🛡️ Hybrid Malware Classification using Static and Dynamic Features

This project presents a hybrid malware classification pipeline that integrates both static features (from EMBER v2) and dynamic features (from CIC-MalMem 2022) to enhance detection accuracy and robustness. It leverages machine learning models with a strong focus on interpretability using SHAP (SHapley Additive exPlanations).

📁 Dataset Sources

To replicate or test this project, please download the following datasets from Kaggle:

EMBER v2 (2018) - Static PE Features
- https://www.kaggle.com/datasets/elastic/ember
- Files used: train_features.csv, test_features.csv
CIC-MalMem 2022 - Dynamic Malware Behavior
- https://www.kaggle.com/datasets/kevingeorge/malware-analysis-dataset
- File used: Obfuscated-MalMem2022.parquet

Note: Store all downloaded files in a root directory before running any scripts. The structure is presented below.

📂 Project Directory Structure

Note: You only need ember_v2_2018 which has train (train_ember_2018_v2.parquet) and test dataset (test_ember_2018_v2.parquet) not the mergerd, cic_malmem_2022 which has one dataset (Obfuscated-MalMem2022.parquet) file. and the ipynb files that are provided. Other files/folders will be gereated by the code.

FINAL_HYBRID/
├── cic_malmem_2022/                      # Raw CIC-MalMem 2022 dataset
│   └── Obfuscated-MalMem2022.parquet     # CIC-MalMem 2022 dynamic feature file
├── ember_v2_2018/                        # Raw EMBER v2 dataset
│   ├── test_ember_2018_v2.parquet          # Test set of EMBER 2018
│   ├── train_ember_2018_v2.parquet         # Train set of EMBER 2018
│   └── ember_merged.parquet                # Combined EMBER data (train + test)

■ Exercises to complete:
A - According to the malware classification project description, which file is used from the CIC-MalMem 2022 dataset?
B - Reproduce the part of the malware classification project description that begins with the words containing "EMBER v2 (2018)" and ends with "by the code.".

(Records of spatial relationships)
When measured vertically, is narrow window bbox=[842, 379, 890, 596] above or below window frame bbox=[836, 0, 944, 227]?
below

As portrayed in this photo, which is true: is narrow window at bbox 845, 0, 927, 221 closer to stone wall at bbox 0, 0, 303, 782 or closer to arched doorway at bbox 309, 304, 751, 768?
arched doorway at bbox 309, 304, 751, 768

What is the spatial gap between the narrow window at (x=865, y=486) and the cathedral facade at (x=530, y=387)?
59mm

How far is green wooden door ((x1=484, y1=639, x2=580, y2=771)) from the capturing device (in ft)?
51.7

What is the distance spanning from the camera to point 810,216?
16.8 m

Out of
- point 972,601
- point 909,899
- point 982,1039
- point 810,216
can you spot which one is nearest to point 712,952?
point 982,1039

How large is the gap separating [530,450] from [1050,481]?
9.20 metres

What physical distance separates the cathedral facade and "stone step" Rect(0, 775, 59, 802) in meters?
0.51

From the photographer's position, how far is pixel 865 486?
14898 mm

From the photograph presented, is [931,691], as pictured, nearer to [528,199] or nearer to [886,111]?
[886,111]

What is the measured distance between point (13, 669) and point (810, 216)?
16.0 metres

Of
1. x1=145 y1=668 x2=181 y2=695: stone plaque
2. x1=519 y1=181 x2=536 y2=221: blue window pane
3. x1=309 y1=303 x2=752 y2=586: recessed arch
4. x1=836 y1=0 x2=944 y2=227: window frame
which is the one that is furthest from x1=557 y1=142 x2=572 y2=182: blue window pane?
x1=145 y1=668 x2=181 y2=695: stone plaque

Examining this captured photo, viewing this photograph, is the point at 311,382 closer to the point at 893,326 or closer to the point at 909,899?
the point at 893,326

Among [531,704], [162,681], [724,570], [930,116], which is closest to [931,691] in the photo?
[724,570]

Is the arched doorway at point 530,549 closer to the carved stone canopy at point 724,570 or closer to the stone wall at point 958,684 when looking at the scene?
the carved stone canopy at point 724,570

■ Exercise responses:
A - Obfuscated-MalMem2022.parquet

B -
EMBER v2 (2018) - Static PE Features
- https://www.kaggle.com/datasets/elastic/ember
- Files used: train_features.csv, test_features.csv
CIC-MalMem 2022 - Dynamic Malware Behavior
- https://www.kaggle.com/datasets/kevingeorge/malware-analysis-dataset
- File used: Obfuscated-MalMem2022.parquet

Note: Store all downloaded files in a root directory before running any scripts. The structure is presented below.

📂 Project Directory Structure

Note: You only need ember_v2_2018 which has train (train_ember_2018_v2.parquet) and test dataset (test_ember_2018_v2.parquet) not the mergerd, cic_malmem_2022 which has one dataset (Obfuscated-MalMem2022.parquet) file. and the ipynb files that are provided. Other files/folders will be gereated by the code.